Sturddle 2

Sturddle 2 is a fork of my Sturddle Chess Engine (https://github.com/cristivlas/sturddle-chess-engine) with many bug fixes and a rewritten (and trained from scratch) neural network.

Building the Engine

python3 tools\build.py builds a native executable for the host OS. The executable bundles binary images that support AVX512, AVX2, and generic SSE2.

To build just a python module: python3 setup.py build_ext --inplace or: CC=clang++ CFLAGS=-march=native python3 setup.py build_ext --inplace or: CC=clang++ CFLAGS=-march=native NATIVE_UCI=1 python3 setup.py build_ext --inplace

Clang is recommended, the GNU C++ compiler may work but it is not supported.

If built with the NATIVE_UCI flag, invoke main.py to run the UCI engine. Without the NATIVE_UCI flag, run sturddle.py instead.

Training the Neural Net

I have trained the neural net on a large dataset that I generated and curated over a couple of years.

To start from scratch:

1. Start with games saved as PGN (downloaded from the Internet, or from engine tournaments).
2. Generate sqlite3 database(s) of positions from PGN games, using: tools/sqlite/mkposdb.py.
3. Analyse positions with tools/sqlite/analyse.py or tools/sqlite/analyse_parallel.py; both scripts require a UCI engine for analysis (such Sturddle 1.xx, Stockfish, etc.).

Alternatively:

• Download PGNs from https://database.lichess.org/ and extract evaluations using tools/sqlite/pgntoevals.py, or
• Download binpack files, convert them to plain using a development version of Stockfish, then use tools/sqlite/plaintodb.py, or
• Generate datasets with this engine, by compiling it with DATAGEN enabled (please refer to the source code for details).

4. Generate HDF5 file(s) from database(s) produced by any of the methods above: use tools/nnue/toh5.py.

5. Train the neural net by running tools/nnue/train-v4.py (requires Tensorflow and the CUDA toolkit).

6. Generate weights.h by exporting model trained in step 5: tools/nnue/train.py export -m -o weights.h

7. Build engine (using tools/build.py, or by running python3 setup.py build_ext --inplace).

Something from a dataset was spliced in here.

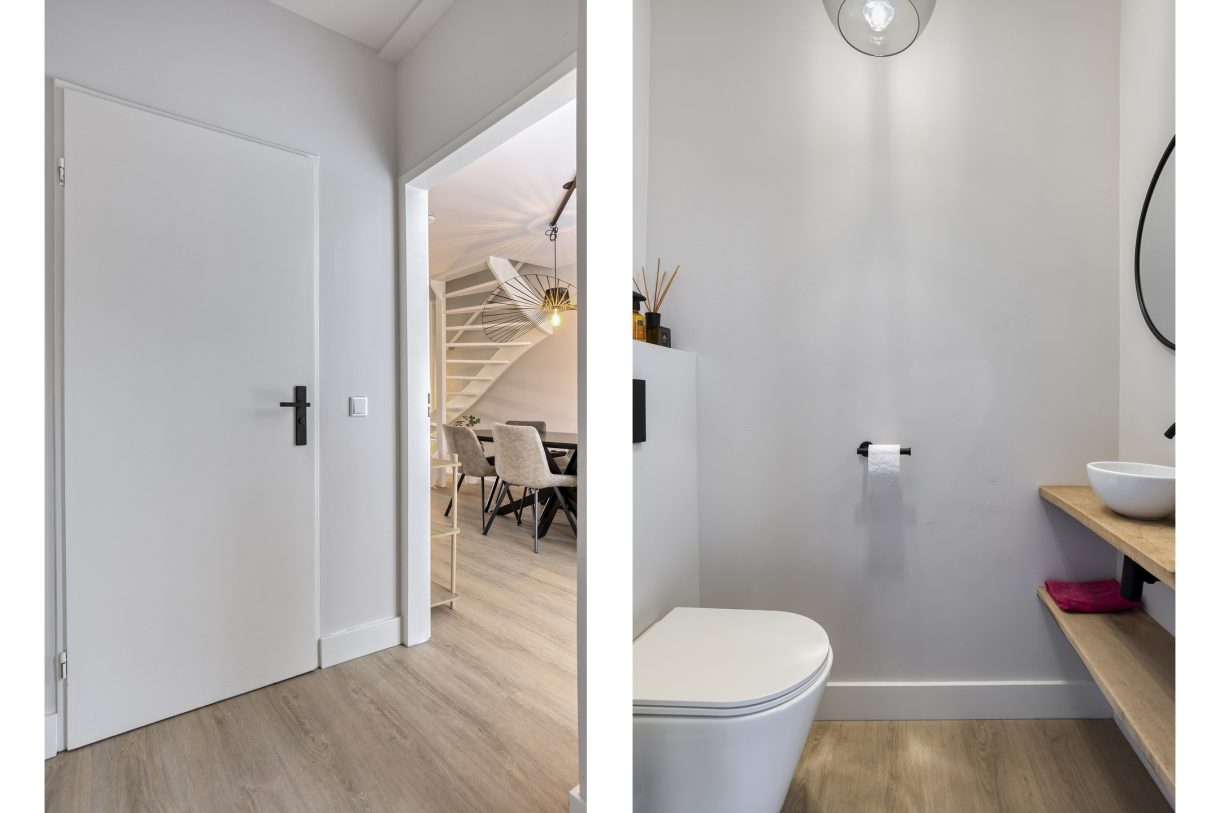 Te koop: Foto Woonhuis aan de Duinkerkenlaan 71 in Eindhoven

Alternatively models can be saved as JSON with tools/nnue/modeltojson.py. The model can then be loaded into the engine at runtime by using the UCI command: setoption name NNUEModel value YOUR-JSON-FILE-HERE.

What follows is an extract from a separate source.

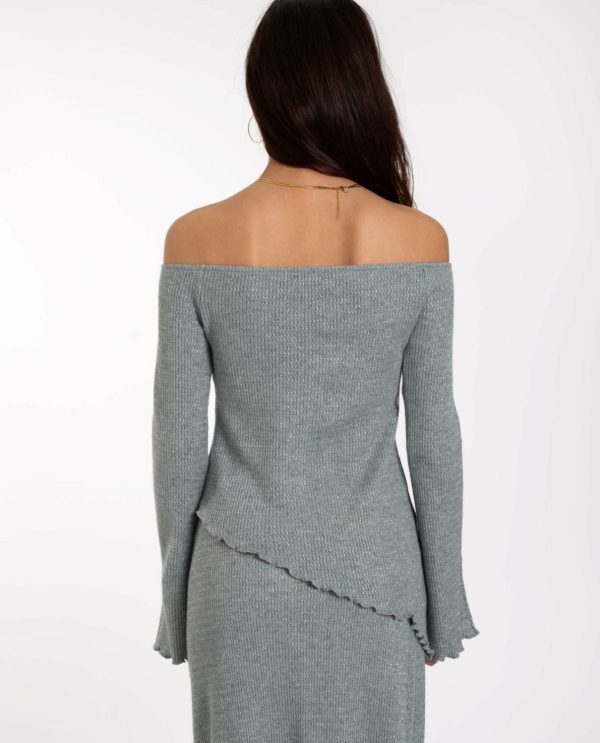 Attiremason.shop910913db80 5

Note that the name NNUE used here only means that the neural net is updated efficiently (i.e. in an incremental fashion). The model is original and consists of a relatively small number of parameters (485761).

Neural Net Architecture

Inference runs on the CPU using vectorized instructions. The Intel, ARM v7 / ARM64 with NEON architectures are supported.

Tuning the Engine

There are two ways to tune parameters defined in config.h:

• Using https://chess-tuning-tools.readthedocs.io/en/latest/
• or using the Lakas optimizer https://github.com/fsmosca/Lakas

1. Install the preferred tool and cutechess-cli.

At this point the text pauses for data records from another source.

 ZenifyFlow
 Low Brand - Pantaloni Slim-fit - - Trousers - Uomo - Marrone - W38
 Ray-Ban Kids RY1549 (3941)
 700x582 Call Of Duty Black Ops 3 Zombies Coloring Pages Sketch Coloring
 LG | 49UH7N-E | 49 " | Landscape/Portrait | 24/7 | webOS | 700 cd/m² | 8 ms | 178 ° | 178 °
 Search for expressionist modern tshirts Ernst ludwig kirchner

2. Edit the config.h file, and replace DECLARE_VALUE with DECLARE_PARAM for the parameters to be tuned.

3. Build the python module, preferably with NATIVE_UCI: CC=clang++ CFLAGS=-march=native NATIVE_UCI=1 python3 setup.py build_ext --inplace Run ./main.py, and enter the uci command. The parameters of interest should be listed in the output. Quit the engine.

4. Run tuneup/gentune.py to generate a JSON configuration file for chess-tuning-tools, or tuneup/genlakas.py to generate a wrapper script to invoke the Lakas optimizer.

5. Run the optimizer. Once the optimizer converges, edit the config.h file, and change the values of the parameters; change DECLARE_PARAM back to DECLARE_VALUE.